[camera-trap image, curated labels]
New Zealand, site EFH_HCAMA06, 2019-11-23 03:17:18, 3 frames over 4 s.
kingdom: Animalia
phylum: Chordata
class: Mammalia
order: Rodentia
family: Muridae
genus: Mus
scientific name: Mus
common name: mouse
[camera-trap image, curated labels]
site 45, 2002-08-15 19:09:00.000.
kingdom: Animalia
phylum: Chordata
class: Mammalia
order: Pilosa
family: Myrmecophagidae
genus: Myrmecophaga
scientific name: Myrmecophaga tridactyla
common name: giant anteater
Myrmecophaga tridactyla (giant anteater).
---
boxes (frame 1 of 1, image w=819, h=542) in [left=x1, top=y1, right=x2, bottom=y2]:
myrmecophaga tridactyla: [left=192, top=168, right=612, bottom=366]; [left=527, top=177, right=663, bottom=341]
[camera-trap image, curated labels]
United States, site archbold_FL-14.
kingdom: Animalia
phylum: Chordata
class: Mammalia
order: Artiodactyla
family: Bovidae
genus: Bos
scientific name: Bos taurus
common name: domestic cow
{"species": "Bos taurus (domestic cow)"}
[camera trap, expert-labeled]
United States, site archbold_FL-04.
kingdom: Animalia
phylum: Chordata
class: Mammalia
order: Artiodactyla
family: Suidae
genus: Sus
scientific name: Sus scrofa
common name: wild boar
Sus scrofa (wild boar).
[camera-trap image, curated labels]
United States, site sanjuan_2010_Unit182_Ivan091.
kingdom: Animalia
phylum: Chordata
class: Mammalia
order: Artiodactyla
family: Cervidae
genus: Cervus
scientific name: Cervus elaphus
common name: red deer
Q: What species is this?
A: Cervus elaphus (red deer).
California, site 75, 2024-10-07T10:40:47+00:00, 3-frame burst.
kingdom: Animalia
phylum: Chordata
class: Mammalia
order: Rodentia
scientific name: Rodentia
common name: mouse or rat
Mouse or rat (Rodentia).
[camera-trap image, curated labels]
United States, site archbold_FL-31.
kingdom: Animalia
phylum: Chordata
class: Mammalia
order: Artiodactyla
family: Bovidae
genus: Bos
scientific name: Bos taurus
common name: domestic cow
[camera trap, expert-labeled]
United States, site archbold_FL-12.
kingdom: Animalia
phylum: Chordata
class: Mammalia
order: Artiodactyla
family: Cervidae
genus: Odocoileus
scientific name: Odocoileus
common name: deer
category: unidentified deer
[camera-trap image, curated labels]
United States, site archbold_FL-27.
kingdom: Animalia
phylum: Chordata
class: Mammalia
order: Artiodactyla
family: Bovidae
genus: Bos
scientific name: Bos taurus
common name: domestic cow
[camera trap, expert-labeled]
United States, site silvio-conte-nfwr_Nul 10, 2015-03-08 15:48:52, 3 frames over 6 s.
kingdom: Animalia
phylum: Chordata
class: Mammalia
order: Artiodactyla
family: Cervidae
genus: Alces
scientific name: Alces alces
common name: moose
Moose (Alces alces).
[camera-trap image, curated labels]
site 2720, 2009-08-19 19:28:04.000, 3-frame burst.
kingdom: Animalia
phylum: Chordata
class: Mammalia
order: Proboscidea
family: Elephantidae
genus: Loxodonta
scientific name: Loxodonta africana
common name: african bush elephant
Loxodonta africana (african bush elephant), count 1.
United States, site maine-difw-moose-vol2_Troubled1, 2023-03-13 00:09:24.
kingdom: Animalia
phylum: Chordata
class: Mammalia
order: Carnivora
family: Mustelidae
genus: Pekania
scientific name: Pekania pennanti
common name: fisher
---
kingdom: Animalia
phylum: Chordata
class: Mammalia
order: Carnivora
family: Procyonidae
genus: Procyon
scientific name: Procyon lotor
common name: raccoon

•••••

Exercise objective =
The output should be the entire listing, exactly as it is.

Completed task =
[camera-trap image, curated labels]
New Zealand, site EFH_HCAMA06, 2019-11-23 03:17:18, 3 frames over 4 s.
kingdom: Animalia
phylum: Chordata
class: Mammalia
order: Rodentia
family: Muridae
genus: Mus
scientific name: Mus
common name: mouse
[camera-trap image, curated labels]
site 45, 2002-08-15 19:09:00.000.
kingdom: Animalia
phylum: Chordata
class: Mammalia
order: Pilosa
family: Myrmecophagidae
genus: Myrmecophaga
scientific name: Myrmecophaga tridactyla
common name: giant anteater
Myrmecophaga tridactyla (giant anteater).
---
boxes (frame 1 of 1, image w=819, h=542) in [left=x1, top=y1, right=x2, bottom=y2]:
myrmecophaga tridactyla: [left=192, top=168, right=612, bottom=366]; [left=527, top=177, right=663, bottom=341]
[camera-trap image, curated labels]
United States, site archbold_FL-14.
kingdom: Animalia
phylum: Chordata
class: Mammalia
order: Artiodactyla
family: Bovidae
genus: Bos
scientific name: Bos taurus
common name: domestic cow
{"species": "Bos taurus (domestic cow)"}
[camera trap, expert-labeled]
United States, site archbold_FL-04.
kingdom: Animalia
phylum: Chordata
class: Mammalia
order: Artiodactyla
family: Suidae
genus: Sus
scientific name: Sus scrofa
common name: wild boar
Sus scrofa (wild boar).
[camera-trap image, curated labels]
United States, site sanjuan_2010_Unit182_Ivan091.
kingdom: Animalia
phylum: Chordata
class: Mammalia
order: Artiodactyla
family: Cervidae
genus: Cervus
scientific name: Cervus elaphus
common name: red deer
Q: What species is this?
A: Cervus elaphus (red deer).
California, site 75, 2024-10-07T10:40:47+00:00, 3-frame burst.
kingdom: Animalia
phylum: Chordata
class: Mammalia
order: Rodentia
scientific name: Rodentia
common name: mouse or rat
Mouse or rat (Rodentia).
[camera-trap image, curated labels]
United States, site archbold_FL-31.
kingdom: Animalia
phylum: Chordata
class: Mammalia
order: Artiodactyla
family: Bovidae
genus: Bos
scientific name: Bos taurus
common name: domestic cow
[camera trap, expert-labeled]
United States, site archbold_FL-12.
kingdom: Animalia
phylum: Chordata
class: Mammalia
order: Artiodactyla
family: Cervidae
genus: Odocoileus
scientific name: Odocoileus
common name: deer
category: unidentified deer
[camera-trap image, curated labels]
United States, site archbold_FL-27.
kingdom: Animalia
phylum: Chordata
class: Mammalia
order: Artiodactyla
family: Bovidae
genus: Bos
scientific name: Bos taurus
common name: domestic cow
[camera trap, expert-labeled]
United States, site silvio-conte-nfwr_Nul 10, 2015-03-08 15:48:52, 3 frames over 6 s.
kingdom: Animalia
phylum: Chordata
class: Mammalia
order: Artiodactyla
family: Cervidae
genus: Alces
scientific name: Alces alces
common name: moose
Moose (Alces alces).
[camera-trap image, curated labels]
site 2720, 2009-08-19 19:28:04.000, 3-frame burst.
kingdom: Animalia
phylum: Chordata
class: Mammalia
order: Proboscidea
family: Elephantidae
genus: Loxodonta
scientific name: Loxodonta africana
common name: african bush elephant
Loxodonta africana (african bush elephant), count 1.
United States, site maine-difw-moose-vol2_Troubled1, 2023-03-13 00:09:24.
kingdom: Animalia
phylum: Chordata
class: Mammalia
order: Carnivora
family: Mustelidae
genus: Pekania
scientific name: Pekania pennanti
common name: fisher
---
kingdom: Animalia
phylum: Chordata
class: Mammalia
order: Carnivora
family: Procyonidae
genus: Procyon
scientific name: Procyon lotor
common name: raccoon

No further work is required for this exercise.